TREVISO Berlino, Bordeaux, Portsmouth, Malta, città e nazioni diverse, un solo comun denominatore, l’esperienza di un mese di stage per proiettarsi nel mondo europeo del lavoro. L’hanno fatta un gruppo di 120 studenti trevigiani e friulani che hanno partecipato al Progetto Erasmus +, IMOVE, che ha coinvolto gli studenti degli Istituti “Riccati-Luzzatti” (Treviso), capofila, “F. Besta” (Treviso), “C. Rosselli” (Castelfranco), “G. Verdi” (Valdobbiadene), “P. Sarpi” (San Vito al Tagliamento) ed “E. Torricelli” (Maniago).

Sabato nell’aula magna del Riccati Luzzatti nella sede di via San Pelajo i ragazzi hanno raccontato la propria esperienza, e l’entusiasmo col quale sono tornati, anche maggiore rispetto a quello della partenza. Per trenta giorni hanno fatto uno stage in aziende di diversi settori, compresi servizi pubblici, venendo a contatto con realtà, modi di lavorare., mondi diversi, con una lingua diversa, confrontandosi con altri ragazzi provenienti da altre parti d’Europa. Hanno potuto misurarsi con la vita autonoma in un paese straniero lontani dalle comodità di casa e dalle attenzioni quotidiane di mamma e papà. Una grande esperienza di vita, educativa e di orientamento, dalla quale hanno riportato a casa emozioni, sensazioni e un pizzico di maturità in più.

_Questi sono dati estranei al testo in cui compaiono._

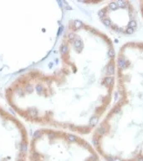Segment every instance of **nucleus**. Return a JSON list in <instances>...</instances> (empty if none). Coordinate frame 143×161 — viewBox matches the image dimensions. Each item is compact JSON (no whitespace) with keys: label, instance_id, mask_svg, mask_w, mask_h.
Here are the masks:
<instances>
[{"label":"nucleus","instance_id":"obj_6","mask_svg":"<svg viewBox=\"0 0 143 161\" xmlns=\"http://www.w3.org/2000/svg\"><path fill=\"white\" fill-rule=\"evenodd\" d=\"M139 4H140V10H141V14L142 16V18H143V1L140 2Z\"/></svg>","mask_w":143,"mask_h":161},{"label":"nucleus","instance_id":"obj_4","mask_svg":"<svg viewBox=\"0 0 143 161\" xmlns=\"http://www.w3.org/2000/svg\"><path fill=\"white\" fill-rule=\"evenodd\" d=\"M28 147L24 125L0 106V161H27Z\"/></svg>","mask_w":143,"mask_h":161},{"label":"nucleus","instance_id":"obj_1","mask_svg":"<svg viewBox=\"0 0 143 161\" xmlns=\"http://www.w3.org/2000/svg\"><path fill=\"white\" fill-rule=\"evenodd\" d=\"M116 83L112 40L82 20L68 22L52 70L32 69L7 87L13 110L29 123L89 134L110 107Z\"/></svg>","mask_w":143,"mask_h":161},{"label":"nucleus","instance_id":"obj_3","mask_svg":"<svg viewBox=\"0 0 143 161\" xmlns=\"http://www.w3.org/2000/svg\"><path fill=\"white\" fill-rule=\"evenodd\" d=\"M28 161H100L98 152L77 133L40 128L29 141Z\"/></svg>","mask_w":143,"mask_h":161},{"label":"nucleus","instance_id":"obj_5","mask_svg":"<svg viewBox=\"0 0 143 161\" xmlns=\"http://www.w3.org/2000/svg\"><path fill=\"white\" fill-rule=\"evenodd\" d=\"M98 16L108 30L119 35H131L138 27L137 11L129 1L108 3L99 10Z\"/></svg>","mask_w":143,"mask_h":161},{"label":"nucleus","instance_id":"obj_2","mask_svg":"<svg viewBox=\"0 0 143 161\" xmlns=\"http://www.w3.org/2000/svg\"><path fill=\"white\" fill-rule=\"evenodd\" d=\"M119 97L94 132L92 142L106 161H143V42L116 54Z\"/></svg>","mask_w":143,"mask_h":161}]
</instances>
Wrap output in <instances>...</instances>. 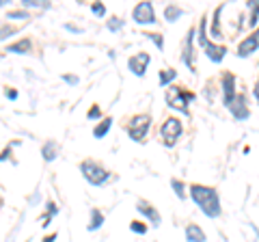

Gli Istituti hanno partecipato al bando, vincendolo, consapevoli delle nuove sfide poste dalla società, dal mondo educativo e lavorativo, per offrire nuove opportunità di crescita personale e professionale ai propri studenti e docenti. Sono inoltre partner di progetto Unindustria di TV e PN, Confartigianato di PN, Consorzio Intesa CCA, i Comuni di Treviso, Pordenone e Povegliano. I ragazzi che hanno partecipato al progetto “I MO.V.E. - Internship and Mobility for Vocational Experience , finanziato dal Programma Erasmus, che promuove la mobilità individuale ai fini dell’apprendimento erano stati selezionati tra un’ampia rosa di candidati. Avevano quindi seguito un percorso di preparazione in ambito linguistico e tecnico per affrontare con maggiori competenze il periodo di tirocinio della durata di trenta giorni in Inghilterra, Germania, Francia e Malta.

I partecipanti, supportati dalle scuole di provenienza e dalle organizzazioni ospitanti estere, hanno avuto l’occasione di svolgere lo stage in imprese, attività commerciali o studi professionali, sotto la supervisione di “tutor aziendali” dedicati. “La partecipazione al tirocinio all’estero ha dato ai giovani la possibilità di verificare interessi professionali, aspettative e capacità personali, e di acquisire conoscenze atte ad ampliare i propri orizzonti culturali e linguistici. Un’esperienza ha consentito loro di constatare in prima persona le competenze e le abilità richieste in diversi ambiti lavorativi, non ultimi l’autonomia e la capacità di adattamento”, ha commentato la Dirigente del Riccati-Luzzatti, Luisa Mattana.